Join us for expert insights
Building a Tiny Knowledge Graph with Bert and Graph Convolutions
Knowledge graphs (KGs) have become an important tool for representing knowledge and improving search results. Formally, a knowledge graph is a graph database formed from entity triples of the form (subject, relation, object) where the subject and object are nodes in the graph and the relation defines the edges. When combined with natural language understanding technology capable of generating these triples from user queries, a knowledge graph can be a fast supplement to the traditional methods employed by the search engines. In this short talk, we will show how to use Google’s Named Entity Recognition to build a tiny knowledge graph based on articles about scientific topics. To search the KG, we will use BERT to build vectors from English queries and graph convolutions to optimize the search. The result is a tiny demonstration that we hope helps to illustrate some core concepts.
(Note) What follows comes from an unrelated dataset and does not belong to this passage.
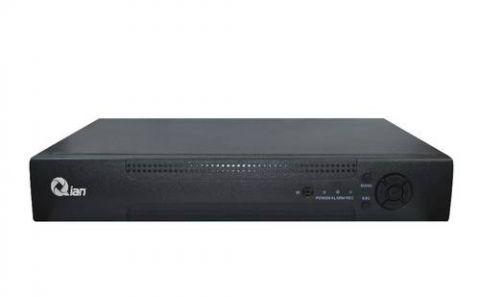 Grabadores analógico Qian QDVR081701 videograbadora digital Negro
Dr. Dennis Gannon is Professor Emeritus in the School of Informatics and Computing at Indiana University. From 2008 until he retired in 2015 Dennis Gannon was with Microsoft Research, most recently as the Director of Cloud Research Strategy. His previous roles at Microsoft include directing research as a member of the Cloud Computing Research Group and the Extreme Computing Group. From 1985 to 2008 Gannon was with the Department of Computer Science at Indiana University where he was Science Director for the Indiana Pervasive Technology Labs and, for six years, Chair of the Department of Computer Science. He also chaired the original planning committee for the School of Informatics. He received the School of Informatics Hermes Award in 2006. He has published over 200 scientific articles and 4 books, including Cloud Computing for Science and Engineering with Ian Foster. His current work is documented in his blog. He has a Ph.D. in Computer Science from the University of Illinois, Urbana Champaign and a Ph.D. in Mathematics from the University of California, Davis.